Python Forum

Full Version: How to extract links from grid located on webpage
You're currently viewing a stripped down version of our content. View the full version with proper formatting.
Hello,

How to extract links from this url:
Une sélection de concerts électroniques et électrisants

I tried different tags (using selenium) ... nothing works.
Thanks in advance.

from selenium import webdriver
from selenium.webdriver.chrome.options import Options
from selenium.webdriver.common.by import By

url = 'https://www.arte.tv/fr/videos/RC-019798/electro-chillout/'
pattern = '.css-zqu0w1'
pattern_class = 'css-1tqpy7w'
pattern_class = 'css-1wbmdb2'
pattern_css = 'div.css-1tqpy7w:nth-child(1) > a:nth-child(1)'
pattern_class1 = 'css-1wbmdb2 [herf]'
#div.css-1tqpy7w:nth-child(2) > a:nth-child(1)
pattern_id = 'teaserItemLink'

options = Options()
options.add_argument("--headless")

driver = webdriver.Chrome(options=options)
driver.get(url)
grid = driver.find_elements(By.CLASS_NAME, pattern_class)
for item in grid:
    print(item.text)

aaa = driver.find_elements(By.CLASS_NAME, pattern_class1)
print(aaa)

bbb = driver.find_elements(By.ID, pattern_id)
print(bbb)
Like this,and copy CSS selector from browse,then get the correct selector.
from selenium import webdriver
from selenium.webdriver.chrome.options import Options
from selenium.webdriver.chrome.service import Service
from selenium.webdriver.common.by import By
from selenium.webdriver.support.ui import WebDriverWait
from selenium.webdriver.support import expected_conditions as EC
import time

#--| Setup
options = Options()
options.add_argument("--headless")
ser = Service(r"C:\cmder\bin\chromedriver.exe")
browser = webdriver.Chrome(service=ser, options=options)
#--| Parse or automation
url = 'https://www.arte.tv/fr/videos/RC-019798/electro-chillout/'
browser.get(url)
time.sleep(2)
link_1 =  browser.find_element(By.CSS_SELECTOR, '#__next > div > main > div.css-pb7yb6 > div > div:nth-child(1)')
>>> print(link_1.text)
Regarder Superpoze ARTE Concert Festival 2022 52 min
52 min
Superpoze
ARTE Concert Festival 2022
Link 2 will be div:nth-child(2)
>>> print(link_2.text)
Regarder La Fine Equipe Fête de l’Humanité 2020 60 min
60 min
La Fine Equipe
Fête de l’Humanité 2020
What I'm looking for are links ... not text:
[Image: arte-links-in-grid.jpg]
Use get_attribute() to get the href attribute.
link = browser.find_element(By.CSS_SELECTOR, '#__next > div > main > div.css-pb7yb6 > div > div:nth-child(1) > a')
>>> link.get_attribute('href')
'https://www.arte.tv/fr/videos/110984-006-A/superpoze/'
Thanks !
It seems that you are trying to extract links from the given URL using Selenium and the Chrome WebDriver. However, there are some issues in the way you are trying to locate the elements.

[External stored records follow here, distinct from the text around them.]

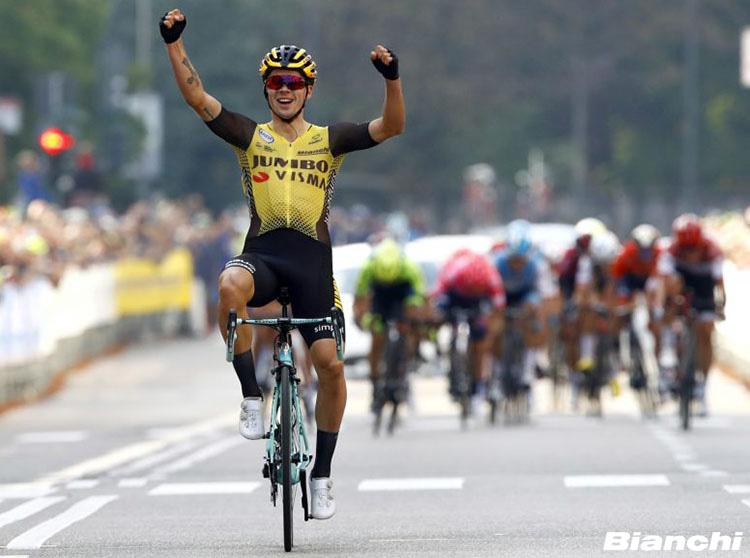 Primoz Roglic vince la Vuelta di Spagna 2019 in sella a una bici Bianchi
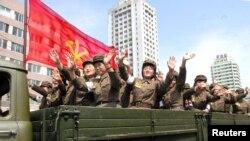 북한 정권 수립 65주년인 9일 평양에서 노동적위군의 대규모 열병식이 열렸다.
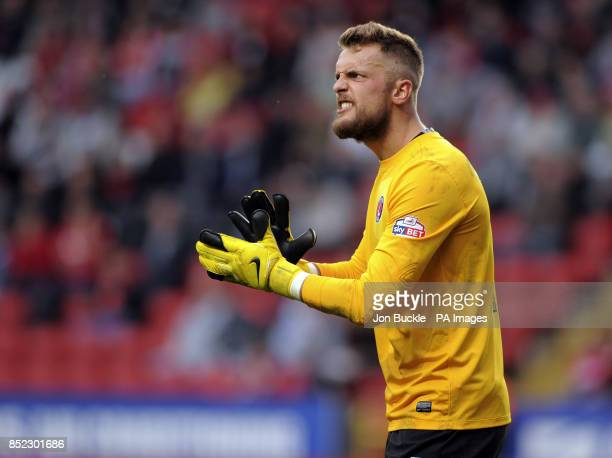 Charlton Athletic's Ben Hamer urges his defence on during the Sky Bet Championship match at The Valley Charlton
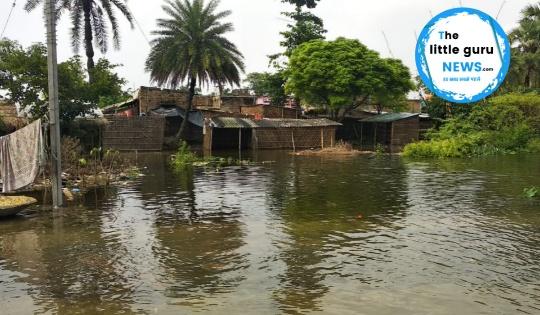 बाढ़ ने मचा दी है तबाही, सामाजिक कार्यकर्ताओं के भरोसे जी रहे हैं लोग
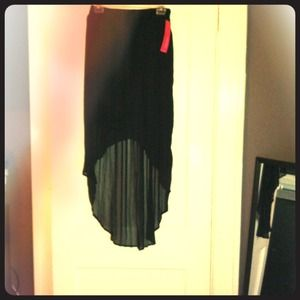 Hi-lo skirt from Target. Never worn, with tags. M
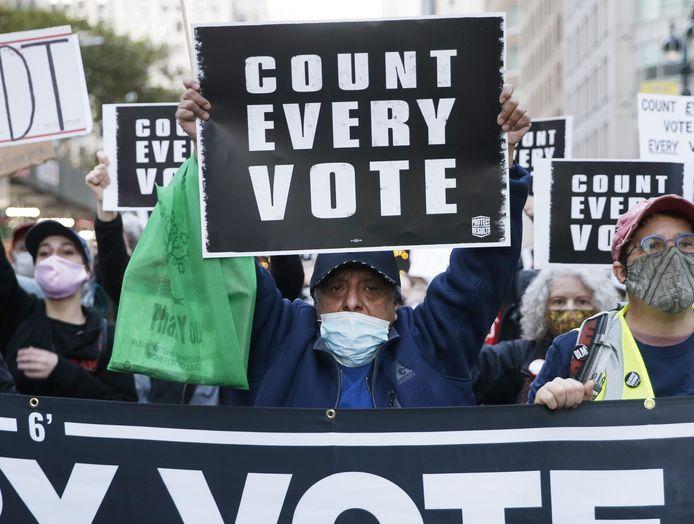 In de stad New York eisen betogers dat alle stemmen worden geteld.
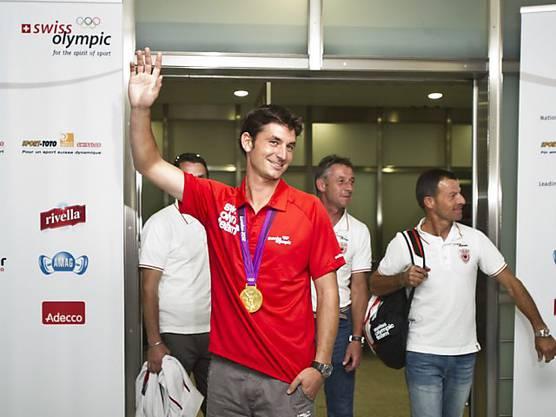 Steve Guerdat bei seiner Rückkehr aus London. 2012 wurde der Schweizer Olympiasieger.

Use By.CSS_SELECTOR to locate the elements by the CSS selector. The class 'css-1wbmdb2' seems to be the correct class that contains the links.Then find all anchor elements (links) within this class and extract their 'href' attribute to get the URLs.

Here is have updated your code:-

from selenium import webdriver
from selenium.webdriver.chrome.options import Options
from selenium.webdriver.common.by import By

url = 'https://www.arte.tv/fr/videos/RC-019798/electro-chillout/'

options = Options()
options.add_argument("--headless")

driver = webdriver.Chrome(options=options)
driver.get(url)

# Find all anchor elements within the specific class 'css-1wbmdb2'
links = driver.find_elements(By.CSS_SELECTOR, '.css-1wbmdb2 a')

# Extract and print the href attribute of each link
for link in links:
    href = link.get_attribute('href')
    print(href)

driver.quit()